November 2, 2024

Bejagadget

Ikuti perkembangan terkini Indonesia di lapangan dengan berita berbasis fakta Beja Gadget, cuplikan video eksklusif, foto, dan peta yang diperbarui.

Dana Moneter Internasional (IMF) mengatakan AI akan berdampak pada 40% lapangan kerja dan memperburuk kesenjangan

Dana Moneter Internasional (IMF) mengatakan AI akan berdampak pada 40% lapangan kerja dan memperburuk kesenjangan

  • Ditulis oleh Annabelle Liang
  • Reporter bisnis

Sumber gambar, Gambar Getty

“Dalam sebagian besar skenario, AI kemungkinan akan memperburuk kesenjangan secara keseluruhan,” kata Kristalina Georgieva, Direktur Eksekutif Dana Moneter Internasional.
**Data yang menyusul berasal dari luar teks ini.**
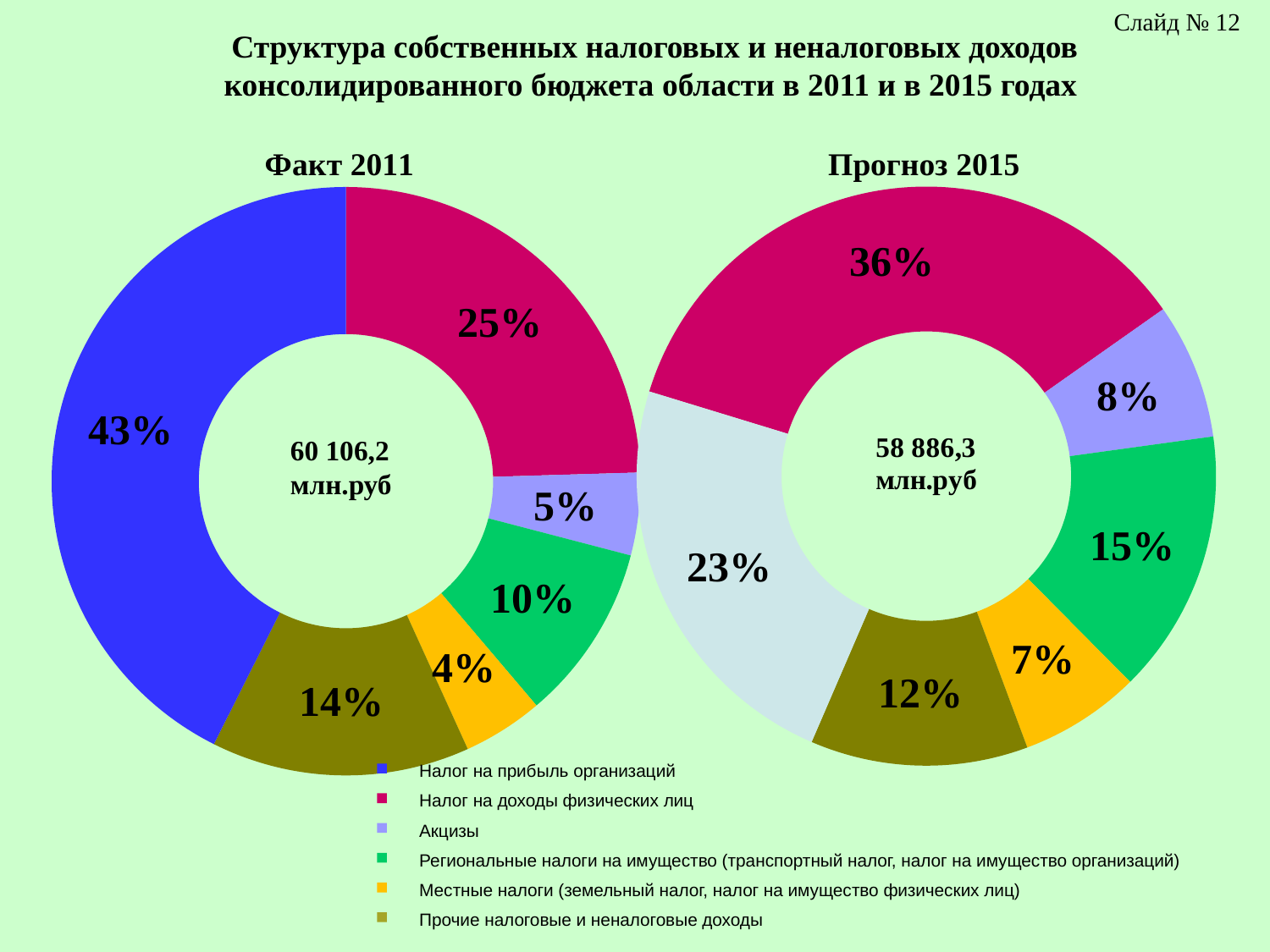
In the 'Факт 2011' chart, what share is shown for Налог на прибыль организаций? 43% In the 'Факт 2011' chart, which category has the smallest share? Местные налоги (земельный налог, налог на имущество физических лиц) What total amount is shown in the centre of the 'Факт 2011' chart? 60 106,2 млн.руб In the 'Прогноз 2015' chart, what is the largest share shown? 36% What is the difference between the share of Региональные налоги на имущество in the 'Прогноз 2015' chart and in the 'Факт 2011' chart? 5% What kind of chart is used on this slide? Pie (doughnut) chart How many entries does the legend list? 6 What total amount is shown in the centre of the 'Прогноз 2015' chart? 58 886,3 млн.руб Which is larger: the share of Прочие налоговые и неналоговые доходы in 'Факт 2011' or in 'Прогноз 2015'? Факт 2011 In the 'Факт 2011' chart, what share is shown for Налог на доходы физических лиц? 25% In the 'Прогноз 2015' chart, what share is shown for Акцизы? 8% In the 'Прогноз 2015' chart, what share is shown for Налог на доходы физических лиц? 36%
Georgieva menambahkan bahwa para pembuat kebijakan harus mengatasi “tren yang mengkhawatirkan” untuk “mencegah teknologi semakin mengobarkan ketegangan sosial”.

Penyebaran kecerdasan buatan telah menyoroti manfaat dan risikonya.

Dana Moneter Internasional (IMF) mengatakan bahwa kecerdasan buatan kemungkinan akan mempengaruhi proporsi pekerjaan yang lebih besar – sekitar 60% – di negara-negara maju. Setengah dari kasus ini, pekerja dapat memperoleh manfaat dari integrasi AI, yang akan meningkatkan produktivitas mereka.

Dalam kasus lain, AI akan memiliki kemampuan untuk melakukan tugas-tugas utama yang saat ini dilakukan oleh manusia. Hal ini dapat menyebabkan menurunnya permintaan akan tenaga kerja, mempengaruhi upah dan bahkan menghilangkan lapangan kerja.

Sementara itu, Dana Moneter Internasional (IMF) memperkirakan teknologi hanya berdampak pada 26% pekerjaan di negara-negara berpenghasilan rendah.

Ia senada dengan laporan Goldman Sachs pada tahun 2023, yang memperkirakan bahwa AI dapat menggantikan 300 juta pekerjaan penuh waktu – namun ia juga mengatakan bahwa mungkin akan ada lapangan kerja baru seiring dengan peningkatan produktivitas.

Sementara itu, Perdana Menteri Inggris Rishi Sunak mengatakan pada bulan November bahwa masyarakat tidak perlu khawatir mengenai dampak AI terhadap lapangan kerja, karena reformasi pendidikan akan meningkatkan keterampilan.

Secara umum, pekerja dengan pendapatan lebih tinggi dan pekerja muda mungkin mengalami kenaikan gaji yang tidak proporsional setelah mengadopsi AI.

IMF yakin bahwa pekerja berpenghasilan rendah dan lanjut usia mungkin akan tertinggal.

“Sangat penting bagi negara-negara untuk menciptakan jaring pengaman sosial yang komprehensif dan menyediakan program pelatihan ulang bagi pekerja yang rentan,” kata Georgieva. “Dengan melakukan hal ini, kita dapat membuat transisi ke AI menjadi lebih inklusif, melindungi mata pencaharian dan mengurangi kesenjangan.”

Analisis IMF muncul ketika para pemimpin bisnis dan politik global bertemu di Forum Ekonomi Dunia di Davos, Swiss.

Kecerdasan buatan menjadi topik perbincangan, menyusul semakin populernya aplikasi seperti ChatGPT.

Parlemen Eropa dijadwalkan untuk melakukan pemungutan suara terhadap usulan undang-undang AI pada awal tahun ini, namun undang-undang tersebut baru akan berlaku setidaknya pada tahun 2025.

AS, Inggris, dan Tiongkok belum menerbitkan pedoman mereka sendiri mengenai AI.